There is yet more pain, but this is not in the ribs. Something inside her head has started to hurt. The borrowed helmet is open at the front… water is rushing in. If only she had her helm.

She tries to breathe. She needs air before she goes under again.1POW x 5, please… 57. She passed!

Air. Air is good. An Orlanthi should have it. Air is life, and power too, and the Storm. And she takes a deep breath, in control. Her head hurts. Her vision swims – and she swims too, but she is buoyed up by her own efforts.

She casts about, trying to work out where she is.

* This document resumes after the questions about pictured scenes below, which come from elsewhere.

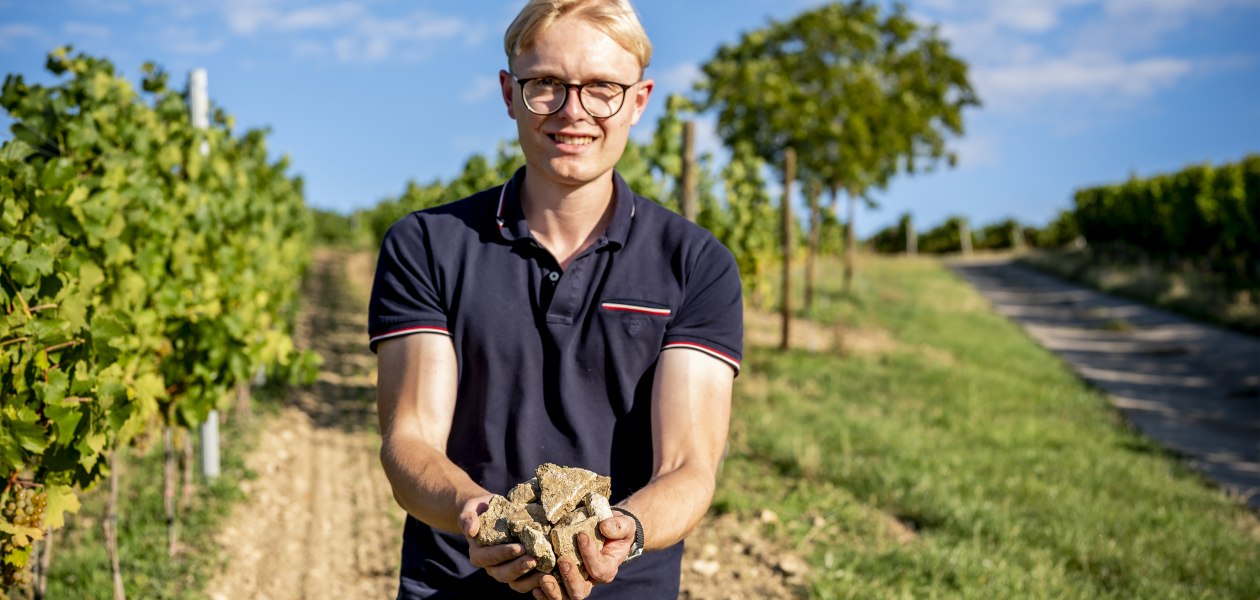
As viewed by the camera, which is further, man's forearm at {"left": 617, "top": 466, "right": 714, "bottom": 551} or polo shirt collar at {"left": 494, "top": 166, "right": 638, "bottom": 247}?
polo shirt collar at {"left": 494, "top": 166, "right": 638, "bottom": 247}

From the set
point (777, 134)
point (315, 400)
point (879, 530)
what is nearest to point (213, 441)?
point (315, 400)

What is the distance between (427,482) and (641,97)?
83 centimetres

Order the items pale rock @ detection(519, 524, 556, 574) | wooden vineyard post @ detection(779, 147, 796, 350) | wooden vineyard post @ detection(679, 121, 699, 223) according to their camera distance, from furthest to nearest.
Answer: wooden vineyard post @ detection(779, 147, 796, 350)
wooden vineyard post @ detection(679, 121, 699, 223)
pale rock @ detection(519, 524, 556, 574)

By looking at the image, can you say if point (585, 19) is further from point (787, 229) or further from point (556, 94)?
point (787, 229)

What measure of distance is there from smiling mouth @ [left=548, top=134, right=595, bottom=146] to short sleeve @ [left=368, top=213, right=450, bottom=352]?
306 millimetres

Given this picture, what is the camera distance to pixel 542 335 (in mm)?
1811

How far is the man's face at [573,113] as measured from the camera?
5.77ft

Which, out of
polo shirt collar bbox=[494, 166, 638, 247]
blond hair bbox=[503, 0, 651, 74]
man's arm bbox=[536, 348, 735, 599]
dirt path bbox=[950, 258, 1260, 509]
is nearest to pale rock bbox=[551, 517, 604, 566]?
man's arm bbox=[536, 348, 735, 599]

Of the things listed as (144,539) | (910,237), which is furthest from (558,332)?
(910,237)

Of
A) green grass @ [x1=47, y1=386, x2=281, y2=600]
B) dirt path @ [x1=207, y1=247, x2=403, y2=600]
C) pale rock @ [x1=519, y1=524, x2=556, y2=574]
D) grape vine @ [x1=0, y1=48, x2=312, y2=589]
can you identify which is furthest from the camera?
dirt path @ [x1=207, y1=247, x2=403, y2=600]

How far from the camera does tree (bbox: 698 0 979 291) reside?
1828 centimetres

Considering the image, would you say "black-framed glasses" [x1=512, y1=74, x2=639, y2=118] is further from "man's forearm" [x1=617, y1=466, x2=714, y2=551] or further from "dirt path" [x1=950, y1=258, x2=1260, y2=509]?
"dirt path" [x1=950, y1=258, x2=1260, y2=509]

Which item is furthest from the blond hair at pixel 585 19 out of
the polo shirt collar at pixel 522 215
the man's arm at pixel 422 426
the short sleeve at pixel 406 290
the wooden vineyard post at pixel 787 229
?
the wooden vineyard post at pixel 787 229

Water, and air. Nothing else. Waves move. The sky above is clear, but this is not the drowning mists, with the troll. This is a different salt sea, where Magasta’s power is not touched by Ernalda’s mercy. Air caresses her. Water holds her. And there is no sound but the thudding of her heartbeat in her aching head, and the rise and fall of waves that whisper past her.

She calls out. “Mellia? Xenofos? Berra? Is anyone there? Am I dreaming?”

Sound falls into nothing but her pounding heartbeat like drums behind her eyes, and the passing of waves that murmur through her armour.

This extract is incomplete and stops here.